Он оказался безнадежно одинок в башне самовластья. Вокруг все были заняты, по выражению той же Тютчевой, «мелкими заботами, мелким кокетством и мелкими сплетнями, без малейшей мысли о надвигающихся впереди великих событиях».
Рождество и Новый год прошли невесело.
Как на грех в ночь на Рождество в Литейной части был убит действительный статский советник Алексей Оленин. Убит он был своими крепостными людьми, которые сами и повинились, придя в полицейский участок. Императору доложили наутро.
Николай Юдашкин, семнадцати лет, и девятнадцатилетний Прокофий Копцов не единожды подвергались жестокому избиению барином безо всякой причины.

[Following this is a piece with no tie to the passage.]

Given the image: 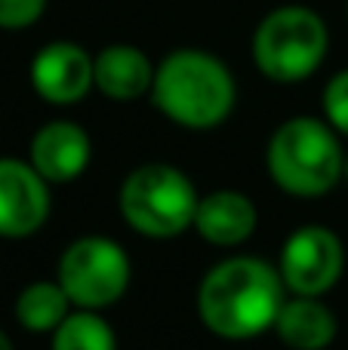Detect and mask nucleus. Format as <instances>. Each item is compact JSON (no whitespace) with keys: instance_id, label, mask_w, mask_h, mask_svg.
<instances>
[{"instance_id":"1","label":"nucleus","mask_w":348,"mask_h":350,"mask_svg":"<svg viewBox=\"0 0 348 350\" xmlns=\"http://www.w3.org/2000/svg\"><path fill=\"white\" fill-rule=\"evenodd\" d=\"M284 301L287 286L277 267L253 255L219 261L197 289L201 323L228 341L259 338L262 332L275 329Z\"/></svg>"},{"instance_id":"2","label":"nucleus","mask_w":348,"mask_h":350,"mask_svg":"<svg viewBox=\"0 0 348 350\" xmlns=\"http://www.w3.org/2000/svg\"><path fill=\"white\" fill-rule=\"evenodd\" d=\"M151 98L166 120L185 129H216L238 102L228 65L203 49H176L154 71Z\"/></svg>"},{"instance_id":"3","label":"nucleus","mask_w":348,"mask_h":350,"mask_svg":"<svg viewBox=\"0 0 348 350\" xmlns=\"http://www.w3.org/2000/svg\"><path fill=\"white\" fill-rule=\"evenodd\" d=\"M265 166L281 191L293 197H324L343 181L345 154L327 120L290 117L269 139Z\"/></svg>"},{"instance_id":"4","label":"nucleus","mask_w":348,"mask_h":350,"mask_svg":"<svg viewBox=\"0 0 348 350\" xmlns=\"http://www.w3.org/2000/svg\"><path fill=\"white\" fill-rule=\"evenodd\" d=\"M197 187L179 166L145 163L123 178L117 206L136 234L151 240H170L195 228Z\"/></svg>"},{"instance_id":"5","label":"nucleus","mask_w":348,"mask_h":350,"mask_svg":"<svg viewBox=\"0 0 348 350\" xmlns=\"http://www.w3.org/2000/svg\"><path fill=\"white\" fill-rule=\"evenodd\" d=\"M330 46L327 22L308 6H277L253 34V62L275 83H299L321 68Z\"/></svg>"},{"instance_id":"6","label":"nucleus","mask_w":348,"mask_h":350,"mask_svg":"<svg viewBox=\"0 0 348 350\" xmlns=\"http://www.w3.org/2000/svg\"><path fill=\"white\" fill-rule=\"evenodd\" d=\"M133 265L127 249L111 237H80L59 258V283L74 308L105 310L129 289Z\"/></svg>"},{"instance_id":"7","label":"nucleus","mask_w":348,"mask_h":350,"mask_svg":"<svg viewBox=\"0 0 348 350\" xmlns=\"http://www.w3.org/2000/svg\"><path fill=\"white\" fill-rule=\"evenodd\" d=\"M345 271V246L324 224H302L284 240L277 273L287 292L324 298Z\"/></svg>"},{"instance_id":"8","label":"nucleus","mask_w":348,"mask_h":350,"mask_svg":"<svg viewBox=\"0 0 348 350\" xmlns=\"http://www.w3.org/2000/svg\"><path fill=\"white\" fill-rule=\"evenodd\" d=\"M53 200L49 181L31 163L0 157V237L25 240L47 224Z\"/></svg>"},{"instance_id":"9","label":"nucleus","mask_w":348,"mask_h":350,"mask_svg":"<svg viewBox=\"0 0 348 350\" xmlns=\"http://www.w3.org/2000/svg\"><path fill=\"white\" fill-rule=\"evenodd\" d=\"M31 86L49 105H74L96 86L92 55L71 40L47 43L31 62Z\"/></svg>"},{"instance_id":"10","label":"nucleus","mask_w":348,"mask_h":350,"mask_svg":"<svg viewBox=\"0 0 348 350\" xmlns=\"http://www.w3.org/2000/svg\"><path fill=\"white\" fill-rule=\"evenodd\" d=\"M92 142L86 129L74 120H49L31 139V160L49 185H68L90 166Z\"/></svg>"},{"instance_id":"11","label":"nucleus","mask_w":348,"mask_h":350,"mask_svg":"<svg viewBox=\"0 0 348 350\" xmlns=\"http://www.w3.org/2000/svg\"><path fill=\"white\" fill-rule=\"evenodd\" d=\"M259 212L247 193L213 191L201 197L195 212V230L213 246H240L256 234Z\"/></svg>"},{"instance_id":"12","label":"nucleus","mask_w":348,"mask_h":350,"mask_svg":"<svg viewBox=\"0 0 348 350\" xmlns=\"http://www.w3.org/2000/svg\"><path fill=\"white\" fill-rule=\"evenodd\" d=\"M154 71L158 68L151 65V59L129 43H111L92 59L96 86L111 102H136L151 92Z\"/></svg>"},{"instance_id":"13","label":"nucleus","mask_w":348,"mask_h":350,"mask_svg":"<svg viewBox=\"0 0 348 350\" xmlns=\"http://www.w3.org/2000/svg\"><path fill=\"white\" fill-rule=\"evenodd\" d=\"M336 314L321 298L293 295L284 301L275 332L290 350H327L336 338Z\"/></svg>"},{"instance_id":"14","label":"nucleus","mask_w":348,"mask_h":350,"mask_svg":"<svg viewBox=\"0 0 348 350\" xmlns=\"http://www.w3.org/2000/svg\"><path fill=\"white\" fill-rule=\"evenodd\" d=\"M71 298L62 289L59 280H37L25 286L16 298V320L22 329L34 335H53L71 314Z\"/></svg>"},{"instance_id":"15","label":"nucleus","mask_w":348,"mask_h":350,"mask_svg":"<svg viewBox=\"0 0 348 350\" xmlns=\"http://www.w3.org/2000/svg\"><path fill=\"white\" fill-rule=\"evenodd\" d=\"M53 350H117V335L102 310L74 308L53 332Z\"/></svg>"},{"instance_id":"16","label":"nucleus","mask_w":348,"mask_h":350,"mask_svg":"<svg viewBox=\"0 0 348 350\" xmlns=\"http://www.w3.org/2000/svg\"><path fill=\"white\" fill-rule=\"evenodd\" d=\"M324 117L336 133L348 135V71H339L324 90Z\"/></svg>"},{"instance_id":"17","label":"nucleus","mask_w":348,"mask_h":350,"mask_svg":"<svg viewBox=\"0 0 348 350\" xmlns=\"http://www.w3.org/2000/svg\"><path fill=\"white\" fill-rule=\"evenodd\" d=\"M43 10H47V0H0V28H31L43 16Z\"/></svg>"},{"instance_id":"18","label":"nucleus","mask_w":348,"mask_h":350,"mask_svg":"<svg viewBox=\"0 0 348 350\" xmlns=\"http://www.w3.org/2000/svg\"><path fill=\"white\" fill-rule=\"evenodd\" d=\"M0 350H16L12 347V341H10V335H6L3 329H0Z\"/></svg>"},{"instance_id":"19","label":"nucleus","mask_w":348,"mask_h":350,"mask_svg":"<svg viewBox=\"0 0 348 350\" xmlns=\"http://www.w3.org/2000/svg\"><path fill=\"white\" fill-rule=\"evenodd\" d=\"M345 178H348V157H345Z\"/></svg>"}]
</instances>
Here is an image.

Бил он их рукой, палкой, приказывал сечь на конюшне. Сговорившись, они пришли в его спальню с топором…
Николай Павлович повелел рассмотреть дело немедленно, обратив особое внимание на бывшие ранее покушения дворовых людей Оленина, выяснить, почему у него не были отобраны крепостные люди.
Через день доложили, что верно, покушения были в 1849, 1850 и 1852 годах, но покушавшихся Оленин отправил одних в Сибирь, других сдал в рекруты. Ему же полицмейстером было сделано внушение.
– Суд был? – спросил он.
– Да, ваше величество. Плашкину дали двадцать лет каторжных работ, Копцову, как свидетелю происшедшего, – десять лет. И обоим по сто розог.
Полицмейстер выжидательно смотрел на него, но император промолчал. Суд решил все правильно… Если бы не война, он бы взялся за освобождение! Война, война…
Нессельроде и Рибопьер подталкивали его к уступкам западным державам, и он готов был бы уступить, если бы это несло благо России.
– Веришь ли ты в возможность мира в настоящую минуту? – спросил он наследника после очередного совещания.
– Нет, государь, – ответил тот сразу. – Я думаю, что произойдет еще очень много событий, прежде чем мир будет возможен.
– И падет Саул и придет Давид? – вдруг вырвалось у него.
– О чем вы, батюшка?
– Ничего. Ступай.
Внешне же жизнь императора ни в чем не переменилась, а жил он достаточно скромно. Ел мало, большей частью овощи, вино пил редко, чаще воду, за ужином съедал тарелку супа из протертого картофеля, к которому его приохотили в детстве. Днем не спал, а прогуливался вокруг дворца и по набережной. Всегда был в мундире, и даже во внутренних покоях никогда не надевал халата. Не курил и не любил, чтобы другие курили. Наследнику приходилось прятаться по закоулкам и каморкам, чтобы накуриться всласть.
В последние годы жизни ему стало обременительно подниматься на третий этаж, и под покоями императрицы, на первом этаже, была отведена небольшая комната в одно окно. На стенах, оклеенных бумажными обоями, повесили портреты покойного брата Михаила и несколько картин. Над железной кроватью с набитым сеном тощим тюфяком висел образ Спаса и портрет любимой дочки Ольги в гусарском мундире. Небольшой диван, письменный рабочий стол, на нем портреты императрицы и детей, несколько простых стульев и вольтеровское кресло. Мебель была красного дерева, обтянутая темно-зеленым сафьяном. На камине стояли часы и бюст графа Бенкендорфа; около большого трюмо – его сабли, шпаги и ружье; на полочке – склянка духов, зубная щетка и гребенка. Больше ему ничего не надо было.
В конце января император несколько простыл, поднялась температура, и доктор Мандт настоятельно советовал полежать в постели или хотя бы день не выходить на улицу. Николай Павлович только фыркнул. Несмотря на болезненное состояние и кашель, 27 января он отстоял обедню в дворцовой церкви и отправился в манеж на Михайловской площади на смотр маршевых батальонов резервных полков лейб-гвардии Измайловского и Егерского, отправлявшихся в действующую армию.
На выходе из кабинета присланные императрицей доктора Мандт и Каррель вновь просили его не выходить на воздух, ибо мороз достиг двадцати восьми градусов.
– Был бы я простой солдат, – спросил их Николай Павлович, – обратили бы вы внимание на мою болезнь?
– Ваше величество, – ответил Каррель, – в вашей армии любой медик оставил бы в госпитале солдата в таком положении, как ваше.
– Ты исполнил свой долг, – ответил государь, – позволь же и мне исполнить мой.
На следующий день, столь же морозный, он вновь отправился в Михайловский манеж для смотра двух других полков, также уходивших в Крым. Зачем? Ответ может быть один: им двигало чувство непоправимой вины перед армией.